HIV infections persist despite treatment that successfully decreases viral blood levels to the point where doctors can't detect the virus. But that doesn't mean the person is cured. The virus hides in the body, not replicating, just waiting for a chance to jump out of the shadows and reemerge.
It's very difficult for doctors to get a good read on how much virus is hiding in these spots. And it's even harder to know how much of that latent virus is capable of becoming infectious again.
The amount of latent HIV can be measured, but the current test is expensive and takes two weeks to produce results. All that may be changing, though. A research group from the University of Pittsburgh has developed a test to detect residual HIV that is less expensive, less time-consuming, and uses a smaller blood sample.
Their new test is described in a research paper by lead author Anwesha Sanyal, of the University of Pittsburgh, published May 29 in the journal Nature Medicine.
If We Can't Find It, Is the Virus Really There?

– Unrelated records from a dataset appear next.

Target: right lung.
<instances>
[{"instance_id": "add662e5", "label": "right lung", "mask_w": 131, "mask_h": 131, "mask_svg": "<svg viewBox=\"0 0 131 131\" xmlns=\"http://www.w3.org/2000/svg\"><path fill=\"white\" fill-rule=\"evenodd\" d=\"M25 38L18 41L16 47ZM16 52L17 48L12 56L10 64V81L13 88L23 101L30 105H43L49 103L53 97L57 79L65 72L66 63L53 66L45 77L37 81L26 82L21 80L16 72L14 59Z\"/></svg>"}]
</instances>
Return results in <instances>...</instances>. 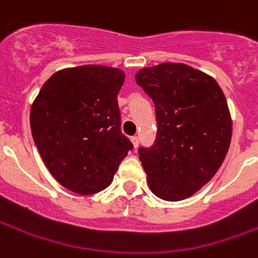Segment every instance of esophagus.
<instances>
[{
  "label": "esophagus",
  "mask_w": 258,
  "mask_h": 258,
  "mask_svg": "<svg viewBox=\"0 0 258 258\" xmlns=\"http://www.w3.org/2000/svg\"><path fill=\"white\" fill-rule=\"evenodd\" d=\"M138 143H140V140H138V137H131V144H133V147L134 148H137L138 147Z\"/></svg>",
  "instance_id": "34e87169"
}]
</instances>
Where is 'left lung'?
I'll return each instance as SVG.
<instances>
[{
	"label": "left lung",
	"mask_w": 258,
	"mask_h": 258,
	"mask_svg": "<svg viewBox=\"0 0 258 258\" xmlns=\"http://www.w3.org/2000/svg\"><path fill=\"white\" fill-rule=\"evenodd\" d=\"M136 82L155 104L157 140L140 148L155 196L178 202L209 182L232 141V115L215 79L185 63L165 62L137 72Z\"/></svg>",
	"instance_id": "8db88e82"
}]
</instances>
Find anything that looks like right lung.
Segmentation results:
<instances>
[{
	"instance_id": "add662e5",
	"label": "right lung",
	"mask_w": 258,
	"mask_h": 258,
	"mask_svg": "<svg viewBox=\"0 0 258 258\" xmlns=\"http://www.w3.org/2000/svg\"><path fill=\"white\" fill-rule=\"evenodd\" d=\"M121 69L83 64L57 70L31 106V130L42 161L62 186L78 195L106 189L133 148L120 131L117 94Z\"/></svg>"
}]
</instances>
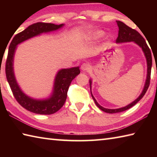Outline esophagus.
<instances>
[{"label": "esophagus", "mask_w": 157, "mask_h": 157, "mask_svg": "<svg viewBox=\"0 0 157 157\" xmlns=\"http://www.w3.org/2000/svg\"><path fill=\"white\" fill-rule=\"evenodd\" d=\"M81 69L84 71H89L91 69V65L89 64V63H82L81 66Z\"/></svg>", "instance_id": "esophagus-1"}]
</instances>
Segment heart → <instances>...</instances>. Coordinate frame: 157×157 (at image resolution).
<instances>
[{"instance_id":"1","label":"heart","mask_w":157,"mask_h":157,"mask_svg":"<svg viewBox=\"0 0 157 157\" xmlns=\"http://www.w3.org/2000/svg\"><path fill=\"white\" fill-rule=\"evenodd\" d=\"M104 34V33L101 30H97V31H94V33H92L91 34V37L94 39H100V37H102Z\"/></svg>"}]
</instances>
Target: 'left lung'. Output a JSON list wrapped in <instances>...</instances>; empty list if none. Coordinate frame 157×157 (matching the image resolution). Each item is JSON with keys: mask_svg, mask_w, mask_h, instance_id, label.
<instances>
[{"mask_svg": "<svg viewBox=\"0 0 157 157\" xmlns=\"http://www.w3.org/2000/svg\"><path fill=\"white\" fill-rule=\"evenodd\" d=\"M117 25L118 26V38L116 39V43H123V42H130V41H134L136 44L141 48L143 52H144L145 56L146 57V60H147V79H146L145 84L141 94L139 95V97L137 98L136 100H135L134 102H132L131 104L128 105L126 107H122L120 109H105L102 107V106H100L97 102L96 100L95 99L94 97L91 94V96L94 99L95 105H97L98 108H100L101 110L105 111L106 113H118L121 112V111H124L125 110L129 109V108L132 107L133 106H134L141 99V98L144 96L146 91L148 89L149 86H150V76H151V68H152V54H151L150 49L149 48L147 43H146L144 38L140 35V34L137 32L134 29H132L129 28V26L124 24V23L121 22L120 21H116ZM90 89H91V81L90 80Z\"/></svg>", "mask_w": 157, "mask_h": 157, "instance_id": "1", "label": "left lung"}]
</instances>
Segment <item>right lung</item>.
Segmentation results:
<instances>
[{
    "label": "right lung",
    "mask_w": 157,
    "mask_h": 157,
    "mask_svg": "<svg viewBox=\"0 0 157 157\" xmlns=\"http://www.w3.org/2000/svg\"><path fill=\"white\" fill-rule=\"evenodd\" d=\"M63 24L55 25L53 23L38 22L16 34L10 44L8 55L5 63V73L7 82L17 102L25 109L37 114L50 115L59 111L64 105L67 98L69 86L73 79L80 73L79 67L62 69L55 77L54 90L51 97L47 100H37L29 98L23 94L16 81L13 70V59L17 46L27 39L39 35L41 33L56 30Z\"/></svg>",
    "instance_id": "obj_1"
}]
</instances>
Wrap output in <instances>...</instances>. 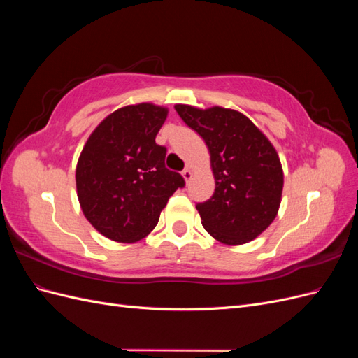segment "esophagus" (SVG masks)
Returning a JSON list of instances; mask_svg holds the SVG:
<instances>
[{"label": "esophagus", "mask_w": 358, "mask_h": 358, "mask_svg": "<svg viewBox=\"0 0 358 358\" xmlns=\"http://www.w3.org/2000/svg\"><path fill=\"white\" fill-rule=\"evenodd\" d=\"M182 176H183V179H185L187 182L191 179V176H192V171H191V169L189 167H187V169H183V171H182Z\"/></svg>", "instance_id": "esophagus-1"}]
</instances>
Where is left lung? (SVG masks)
<instances>
[{
  "instance_id": "left-lung-1",
  "label": "left lung",
  "mask_w": 358,
  "mask_h": 358,
  "mask_svg": "<svg viewBox=\"0 0 358 358\" xmlns=\"http://www.w3.org/2000/svg\"><path fill=\"white\" fill-rule=\"evenodd\" d=\"M175 109L210 154L215 192L196 204L204 230L227 245L255 239L275 220L282 196L284 175L275 148L236 110L187 104Z\"/></svg>"
}]
</instances>
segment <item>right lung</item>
I'll return each mask as SVG.
<instances>
[{
	"label": "right lung",
	"mask_w": 358,
	"mask_h": 358,
	"mask_svg": "<svg viewBox=\"0 0 358 358\" xmlns=\"http://www.w3.org/2000/svg\"><path fill=\"white\" fill-rule=\"evenodd\" d=\"M166 117L164 107L154 104L122 107L94 129L82 150L76 169L80 208L115 242L143 239L171 194L185 187L166 167L167 148L155 143Z\"/></svg>",
	"instance_id": "1"
}]
</instances>
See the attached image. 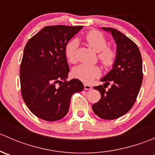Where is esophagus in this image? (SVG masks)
Returning a JSON list of instances; mask_svg holds the SVG:
<instances>
[{
	"label": "esophagus",
	"mask_w": 155,
	"mask_h": 155,
	"mask_svg": "<svg viewBox=\"0 0 155 155\" xmlns=\"http://www.w3.org/2000/svg\"><path fill=\"white\" fill-rule=\"evenodd\" d=\"M84 88H85V90H91V89H92V87L91 86V85L85 84V85H84Z\"/></svg>",
	"instance_id": "1"
}]
</instances>
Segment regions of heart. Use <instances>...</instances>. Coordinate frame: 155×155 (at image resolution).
Segmentation results:
<instances>
[{
  "mask_svg": "<svg viewBox=\"0 0 155 155\" xmlns=\"http://www.w3.org/2000/svg\"><path fill=\"white\" fill-rule=\"evenodd\" d=\"M85 40L89 45L96 51H100L98 54L100 61L106 68H110L114 64L116 59V51L115 49L107 46V40L105 36L98 31H91L85 36ZM79 40L73 39L67 44L65 54L70 63H75L77 60ZM101 74V68L97 65L82 64L75 67L73 70V76L85 83H90Z\"/></svg>",
  "mask_w": 155,
  "mask_h": 155,
  "instance_id": "heart-1",
  "label": "heart"
}]
</instances>
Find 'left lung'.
<instances>
[{"mask_svg": "<svg viewBox=\"0 0 155 155\" xmlns=\"http://www.w3.org/2000/svg\"><path fill=\"white\" fill-rule=\"evenodd\" d=\"M110 32L117 46L116 59L112 69L101 79L104 86L94 87L99 91L101 99L92 109L103 119L112 120L125 115L132 108L143 82V62L138 46L118 30L102 28ZM110 81L111 87L105 89Z\"/></svg>", "mask_w": 155, "mask_h": 155, "instance_id": "1", "label": "left lung"}]
</instances>
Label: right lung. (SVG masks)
Here are the masks:
<instances>
[{
  "instance_id": "add662e5",
  "label": "right lung",
  "mask_w": 155,
  "mask_h": 155,
  "mask_svg": "<svg viewBox=\"0 0 155 155\" xmlns=\"http://www.w3.org/2000/svg\"><path fill=\"white\" fill-rule=\"evenodd\" d=\"M82 28L46 26L25 47L20 66L21 96L31 112L41 119H61L68 112L72 95L84 89L79 79L66 80L70 68L65 54L69 40Z\"/></svg>"
}]
</instances>
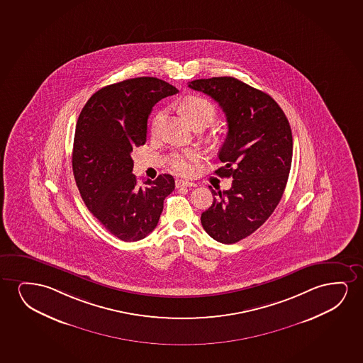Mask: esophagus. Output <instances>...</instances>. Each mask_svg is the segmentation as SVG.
I'll return each instance as SVG.
<instances>
[{
    "label": "esophagus",
    "instance_id": "obj_1",
    "mask_svg": "<svg viewBox=\"0 0 363 363\" xmlns=\"http://www.w3.org/2000/svg\"><path fill=\"white\" fill-rule=\"evenodd\" d=\"M196 184L194 182H189V181H184V179H176V187H194Z\"/></svg>",
    "mask_w": 363,
    "mask_h": 363
}]
</instances>
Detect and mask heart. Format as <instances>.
Returning a JSON list of instances; mask_svg holds the SVG:
<instances>
[{"mask_svg":"<svg viewBox=\"0 0 363 363\" xmlns=\"http://www.w3.org/2000/svg\"><path fill=\"white\" fill-rule=\"evenodd\" d=\"M179 108L182 110L186 119L189 120L191 124L194 126L197 125L211 124L214 118L217 116V110L214 105L206 99L203 96L199 95H187L184 99L181 100ZM162 119V111H159L155 115L152 123H151V129L156 131L159 129L160 123ZM199 154L196 150H184L179 152H174L169 157V166L174 169L176 174H182V176H189L194 174V164L199 162Z\"/></svg>","mask_w":363,"mask_h":363,"instance_id":"obj_1","label":"heart"}]
</instances>
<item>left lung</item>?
I'll list each match as a JSON object with an SVG mask.
<instances>
[{"instance_id":"left-lung-1","label":"left lung","mask_w":363,"mask_h":363,"mask_svg":"<svg viewBox=\"0 0 363 363\" xmlns=\"http://www.w3.org/2000/svg\"><path fill=\"white\" fill-rule=\"evenodd\" d=\"M218 103L228 134L214 172L232 177V187L216 191L213 203L201 216L204 230L219 243L233 244L254 233L283 197L293 160V135L278 103L262 90L233 77L189 82Z\"/></svg>"}]
</instances>
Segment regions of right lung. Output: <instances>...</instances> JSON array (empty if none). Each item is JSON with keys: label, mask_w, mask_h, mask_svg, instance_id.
Returning <instances> with one entry per match:
<instances>
[{"label": "right lung", "mask_w": 363, "mask_h": 363, "mask_svg": "<svg viewBox=\"0 0 363 363\" xmlns=\"http://www.w3.org/2000/svg\"><path fill=\"white\" fill-rule=\"evenodd\" d=\"M177 91L154 77L123 80L91 95L77 121L72 166L80 196L103 227L124 242L144 239L156 228L174 189L167 174L139 186L131 152L146 143L152 106Z\"/></svg>", "instance_id": "right-lung-1"}]
</instances>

To understand the latent HIV viral pool, we need to understand the active, infectious viral pool. The life cycle of the HIV takes place in CD4 T lymphocyte cells of the immune system. The virus binds to the lymphocyte and injects its genetic material — viral RNA — into the cell. Once inside the cell, enzymes convert the viral RNA into DNA, and that DNA enters the cell's nucleus. The viral DNA uses the cell's machinery to make HIV proteins and copies of the viral RNA.
Those proteins migrate out of the nucleus, assemble into viral particles, and bud off the host cell's membrane to make new infectious viruses, bursting out of the CD4 cell and killing it in the process. In a tragic irony, CD4 cells are the precise immune cells whose job it is to kill invading microbes, like viruses.
In rare cases, CD4 cells can become infected and survive long enough to revert to a resting memory state. Memory T cells are cells that have interacted with a microbe and are waiting to activate the immune response if it reencounters the microbe. They don't have the mechanisms to allow for viral gene manufacturing, but the virus can live inside the cell when it's in a latent state, without creating new viruses. When activated, though, they can start spewing new virus and start the HIV infection anew.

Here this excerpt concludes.